## Exercise directions
From the rows below, pull out each line that contains the word "guard".

Spatial relationship records
****************************************
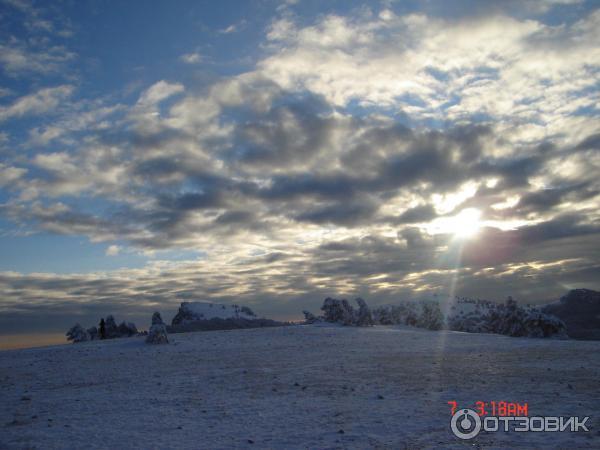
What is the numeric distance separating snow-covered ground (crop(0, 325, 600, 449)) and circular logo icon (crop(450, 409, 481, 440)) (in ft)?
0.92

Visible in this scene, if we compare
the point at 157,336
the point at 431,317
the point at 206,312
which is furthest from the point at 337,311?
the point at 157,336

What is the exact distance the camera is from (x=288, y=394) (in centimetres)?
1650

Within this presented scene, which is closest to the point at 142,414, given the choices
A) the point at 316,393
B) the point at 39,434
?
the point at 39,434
****************************************
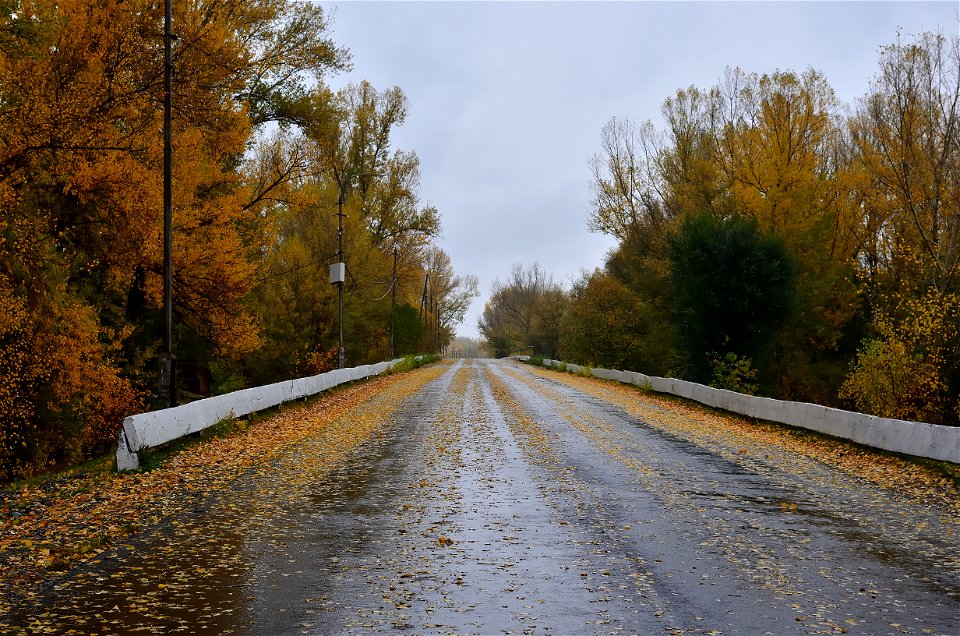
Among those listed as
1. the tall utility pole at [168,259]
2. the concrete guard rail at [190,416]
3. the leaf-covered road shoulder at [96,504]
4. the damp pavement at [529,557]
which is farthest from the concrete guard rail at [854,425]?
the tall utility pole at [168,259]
****************************************
## Exercise result
2. the concrete guard rail at [190,416]
which is farthest from the concrete guard rail at [854,425]?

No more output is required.